> **Extract provided**:

= Beginning of Section =

Cotton said Senate cannot hold impeachment trial after Trump leaves office
Cotton maintains that his oath to the Constitution remains his top priority and that he will not support impeachment of someone who no longer holds office.
The Facts Inside Our Reporter’s Notebook
Arkansas GOP Sen. Tom Cotton says the Senate does not have the constitutional authority to hold an impeachment trial for President Trump after he leaves office next week.
"The Senate lacks constitutional authority to conduct impeachment proceedings against a former president," Cotton said after Senate Republican leader Mitch McConnell announced Wednesday the chamber will not hold a trial on the House's article of impeachment until senators return to Capitol Hill on Tuesday, one day before Democratic President-elect Joe Biden takes office.
"The Founders designed the impeachment process as a way to remove officeholders from public office – not an inquest against private citizens," Cotton continued.
McConnell said Wednesday: "Given the rules, procedures, and Senate precedents that govern presidential impeachment trials, there is simply no chance that a fair or serious trial could conclude before President-elect Biden is sworn in next week," McConnell said. "The Senate has held three presidential impeachment trials. They have lasted 83 days, 37 days, and 21 days respectively,"
Cotton, who graduated from Harvard Law School with a J.D. degree in 2002, highlighted in his statement Wednesday that the Senate would be unable to finish an impeachment trial of Trump in the next six days.
"The House has passed an article of impeachment against the president, but the Senate under its rules and precedents cannot start and conclude a fair trial before the president leaves office next week," he said.
The House of Representatives voted 232 to 197 Wednesday to impeach Trump. Ten Republican lawmakers voted in favor of the president's impeachment, charging him with inciting insurrection after a mob of his supporters stormed the Capitol last week in protest of the Electoral College certifying Biden as the next president, following one of his rallies.

= End of Section =

> **Supplied data**:
= Beginning of Section =

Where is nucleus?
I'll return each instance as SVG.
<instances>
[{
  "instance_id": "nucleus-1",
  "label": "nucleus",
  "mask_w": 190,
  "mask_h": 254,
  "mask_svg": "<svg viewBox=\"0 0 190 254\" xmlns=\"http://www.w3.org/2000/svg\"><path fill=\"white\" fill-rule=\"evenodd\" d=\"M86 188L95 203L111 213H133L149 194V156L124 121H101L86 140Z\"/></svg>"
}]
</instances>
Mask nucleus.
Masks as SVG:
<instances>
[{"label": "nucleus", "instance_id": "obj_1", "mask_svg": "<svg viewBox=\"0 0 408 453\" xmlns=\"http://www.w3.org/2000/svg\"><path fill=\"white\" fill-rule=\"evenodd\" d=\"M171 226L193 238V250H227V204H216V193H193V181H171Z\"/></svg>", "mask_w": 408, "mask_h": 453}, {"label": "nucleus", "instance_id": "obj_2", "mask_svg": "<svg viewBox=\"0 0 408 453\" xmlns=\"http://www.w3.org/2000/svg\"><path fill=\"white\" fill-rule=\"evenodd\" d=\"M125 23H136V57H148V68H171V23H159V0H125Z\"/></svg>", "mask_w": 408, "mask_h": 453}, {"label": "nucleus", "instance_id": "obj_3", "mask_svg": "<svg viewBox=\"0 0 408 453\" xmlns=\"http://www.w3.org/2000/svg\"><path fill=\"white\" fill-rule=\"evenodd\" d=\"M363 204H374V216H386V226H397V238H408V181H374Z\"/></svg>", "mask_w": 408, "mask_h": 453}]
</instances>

= End of Section =

> **Required action A**: From the article on Cotton and the impeachment trial, reproduce word for word the passage starting with "The House of" and going on through "of his rallies.".
> **Required action B**: Translate this sentence from the article on Cotton and the impeachment trial into Spanish: "Cotton, who graduated from Harvard Law School with a J.D. degree in 2002, highlighted in his statement Wednesday that the Senate would be unable to finish an impeachment trial of Trump in the next six days."

> **Response box A**:
The House of Representatives voted 232 to 197 Wednesday to impeach Trump. Ten Republican lawmakers voted in favor of the president's impeachment, charging him with inciting insurrection after a mob of his supporters stormed the Capitol last week in protest of the Electoral College certifying Biden as the next president, following one of his rallies.

> **Response box B**: Cotton, quien se graduó de la Facultad de Derecho de Harvard con un título de J.D. en 2002, destacó en su declaración del miércoles que el Senado no podría concluir un juicio político contra Trump en los próximos seis días.